CHICHESTER, England -- One historian called it the discovery of a lifetime: a priceless handwritten parchment copy of the Declaration of Independence. Beyond rare, the only one like it is the 1776 copy kept under glass at the National Archives in Washington, D.C.
“We certainly weren’t looking for a copy of the declaration like this,” Harvard researcher Emily Sneff said. She and Harvard professor Danielle Allen came upon it while searching the globe for every known edition of the declaration, reports CBS News correspondent Charlie D’Agata.
“Nobody even had an inkling that a second one might exist, and so therefore there was no reason to look for such a thing,” Allen said.
They believe it was penned in America in the 1780s, probably commissioned by James Wilson, portrayed as a flip-flopper in the movie, “1776,” but a fervent nationalist.
There is a difference in this copy that drills down into the very foundation of the nation. The signatures are in no particular order, rather than listed by state, as in the 1776 copy.
“It goes to the heart of the American political order: does the American political order rest on a single national people or on treaties among several states?” Allen said.

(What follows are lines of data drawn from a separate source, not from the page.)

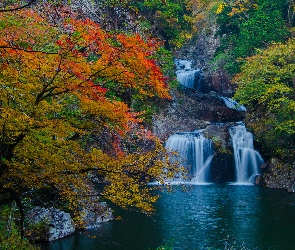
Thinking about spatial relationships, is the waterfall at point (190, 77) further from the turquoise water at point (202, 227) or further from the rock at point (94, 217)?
the rock at point (94, 217)

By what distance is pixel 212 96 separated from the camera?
109ft

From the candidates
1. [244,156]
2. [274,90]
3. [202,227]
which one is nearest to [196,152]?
[244,156]

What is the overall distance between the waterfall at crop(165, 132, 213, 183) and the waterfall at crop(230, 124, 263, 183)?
202cm

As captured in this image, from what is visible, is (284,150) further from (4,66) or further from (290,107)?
(4,66)

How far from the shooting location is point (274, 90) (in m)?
23.3

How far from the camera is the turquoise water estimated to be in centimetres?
1261

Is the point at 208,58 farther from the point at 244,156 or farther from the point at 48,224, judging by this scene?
the point at 48,224

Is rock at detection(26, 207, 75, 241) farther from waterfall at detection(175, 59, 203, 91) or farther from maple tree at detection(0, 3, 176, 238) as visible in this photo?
waterfall at detection(175, 59, 203, 91)

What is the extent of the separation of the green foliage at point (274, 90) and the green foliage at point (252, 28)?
2.91 m

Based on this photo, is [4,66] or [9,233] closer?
[4,66]

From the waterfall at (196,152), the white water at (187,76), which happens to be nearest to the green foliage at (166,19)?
the white water at (187,76)

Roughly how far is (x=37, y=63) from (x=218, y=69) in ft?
93.1

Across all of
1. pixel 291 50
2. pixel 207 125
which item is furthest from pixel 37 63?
pixel 207 125

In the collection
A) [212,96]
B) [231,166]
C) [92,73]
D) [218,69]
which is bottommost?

The researchers believe the document originally belonged to the Duke of Richmond, known as the “Radical Duke,” for the support he gave to American revolutionaries. It was handed down over generations of dukes until a local man handed it into the records office in the 1950s.
Considering its historical magnitude, it hadn’t been treated well. It had even been folded into a small square. But for Sneff, it was a thing of beauty.
“Being able to go to West Sussex and hold this parchment in our hands, to look at it closely, was just extraordinary,” Sneff said.